#### Material shown:
────
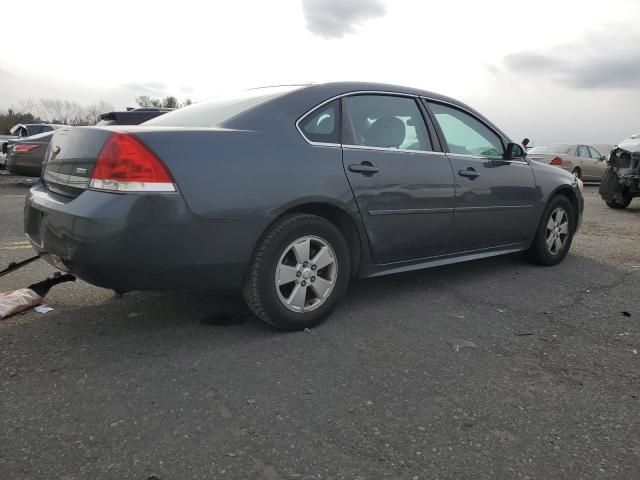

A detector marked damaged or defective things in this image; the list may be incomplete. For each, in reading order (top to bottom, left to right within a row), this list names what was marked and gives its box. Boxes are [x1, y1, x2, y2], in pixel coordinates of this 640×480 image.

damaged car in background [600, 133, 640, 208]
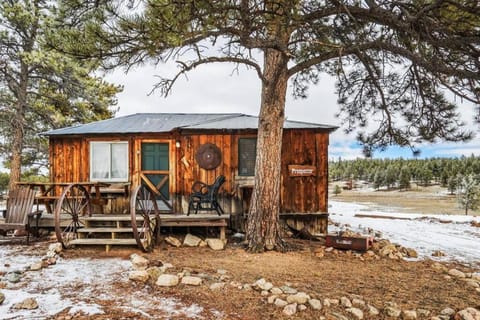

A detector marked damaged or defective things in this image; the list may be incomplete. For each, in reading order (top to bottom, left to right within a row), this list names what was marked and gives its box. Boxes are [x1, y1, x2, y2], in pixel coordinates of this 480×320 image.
────
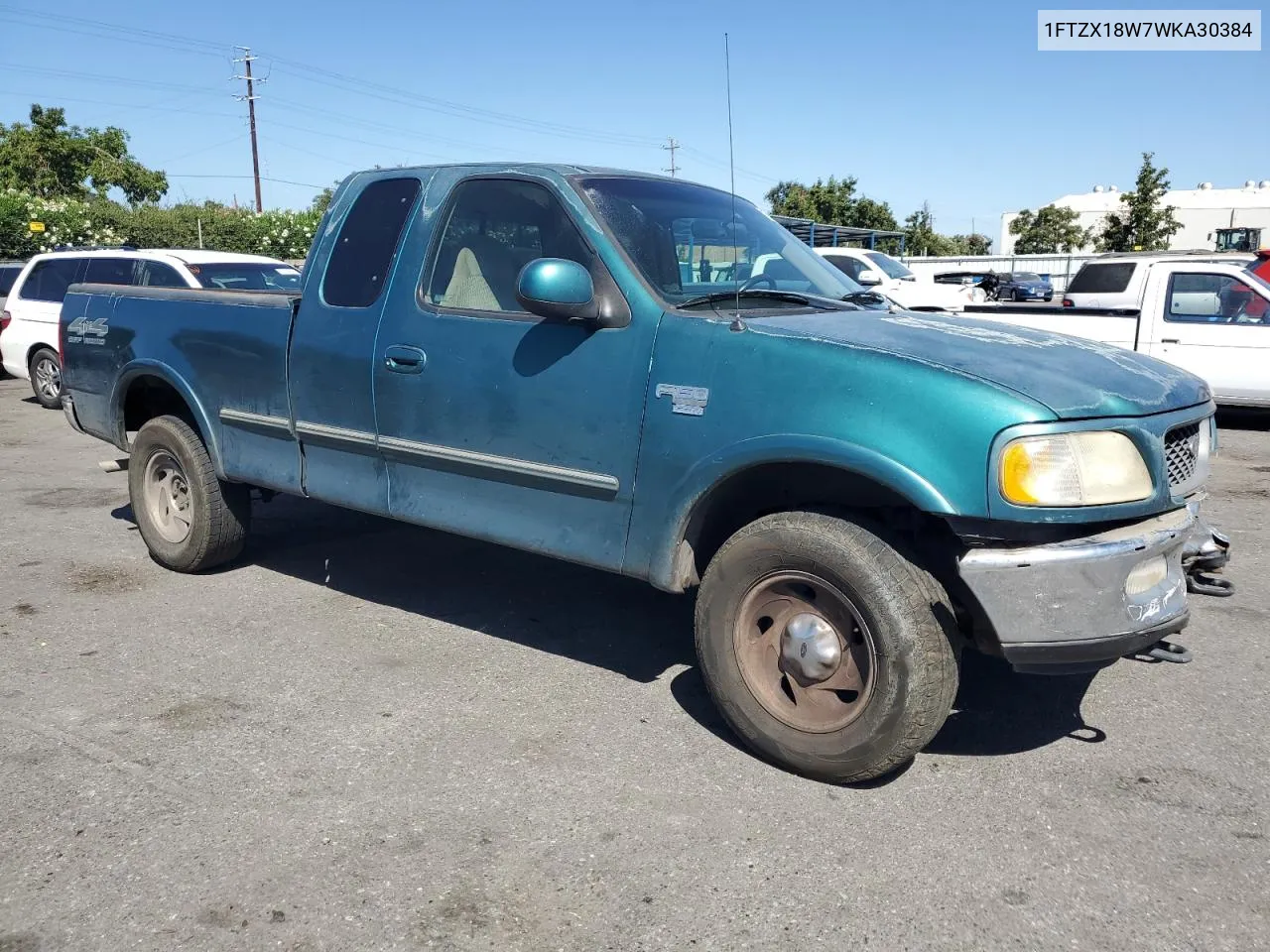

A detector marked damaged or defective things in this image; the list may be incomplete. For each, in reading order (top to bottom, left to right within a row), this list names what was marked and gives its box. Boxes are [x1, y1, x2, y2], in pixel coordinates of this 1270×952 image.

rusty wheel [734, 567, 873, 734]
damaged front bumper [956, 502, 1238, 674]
────
Rewrite the lines from the line with "this 640×480 image." to the line with "damaged car in", swapping "incomplete" for "partial" and changing nothing else.

#### Task output:
A detector marked damaged or defective things in this image; the list may be partial. For each, in reading order (top to bottom, left to right within a row), this list names what was marked and gives its box. Boxes are [x1, y1, x2, y2], in pixel coordinates of this 640×480 image.

damaged car in background [600, 133, 640, 208]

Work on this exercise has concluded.